Directions for this task:
For this exercise, copy all the data exactly and include none of the pictures.

Stored data:

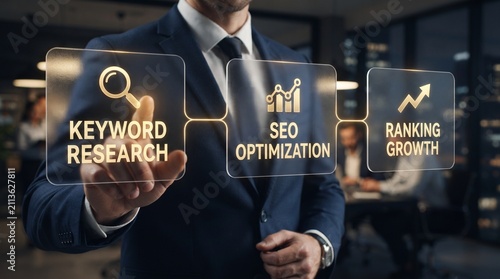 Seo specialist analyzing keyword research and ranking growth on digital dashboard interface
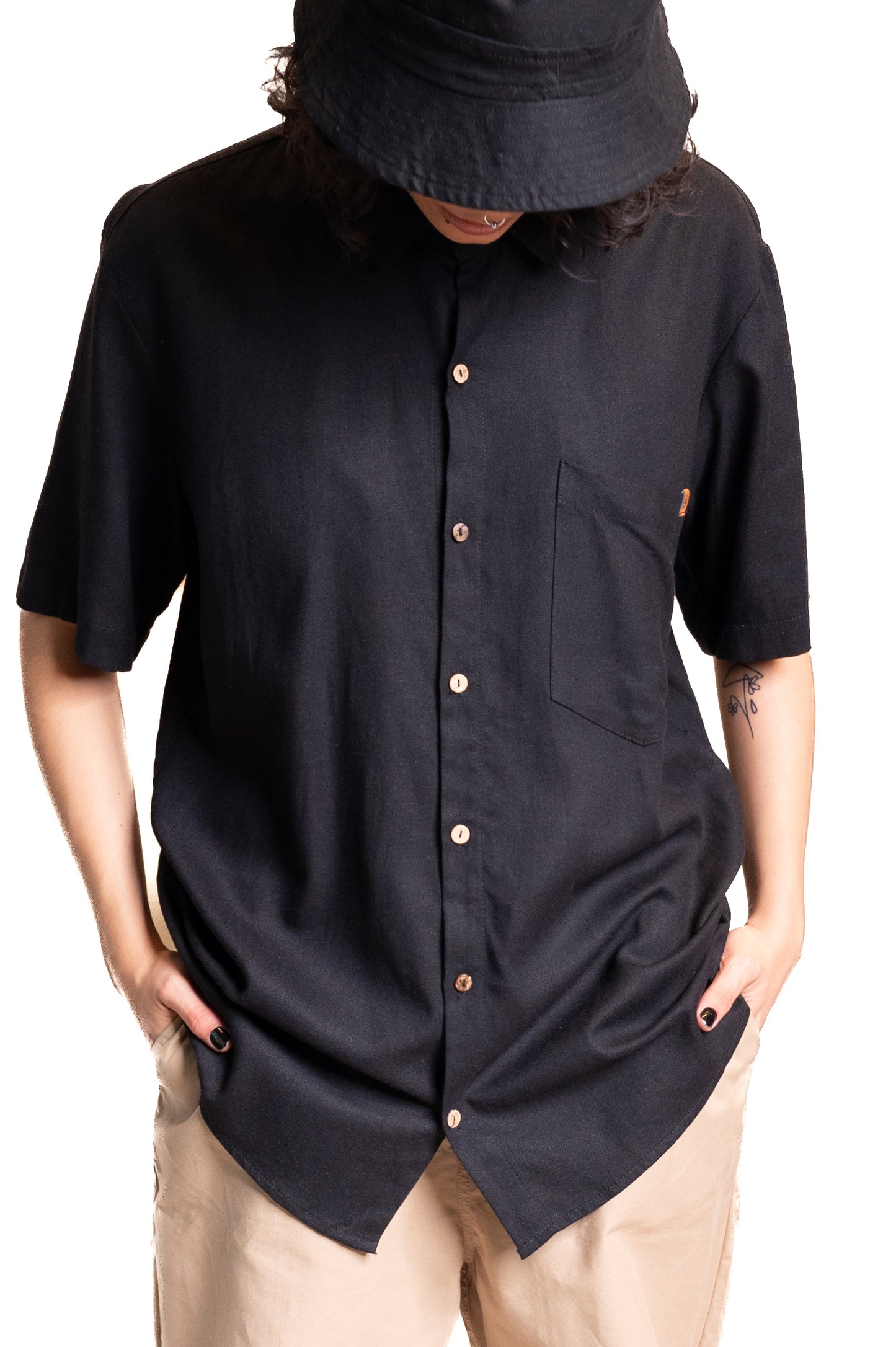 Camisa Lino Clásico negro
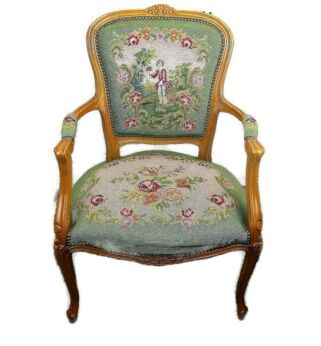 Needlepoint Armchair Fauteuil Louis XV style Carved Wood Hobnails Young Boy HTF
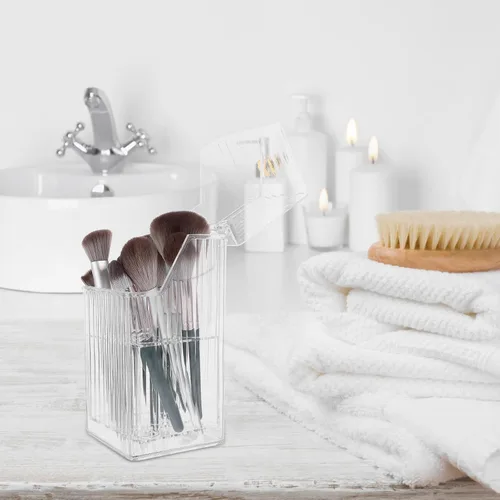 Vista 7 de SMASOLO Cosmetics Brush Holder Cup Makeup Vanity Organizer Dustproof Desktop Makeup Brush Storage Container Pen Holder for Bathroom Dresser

Answer for the task:
 Seo specialist analyzing keyword research and ranking growth on digital dashboard interface
 Camisa Lino Clásico negro
 Needlepoint Armchair Fauteuil Louis XV style Carved Wood Hobnails Young Boy HTF
 Vista 7 de SMASOLO Cosmetics Brush Holder Cup Makeup Vanity Organizer Dustproof Desktop Makeup Brush Storage Container Pen Holder for Bathroom Dresser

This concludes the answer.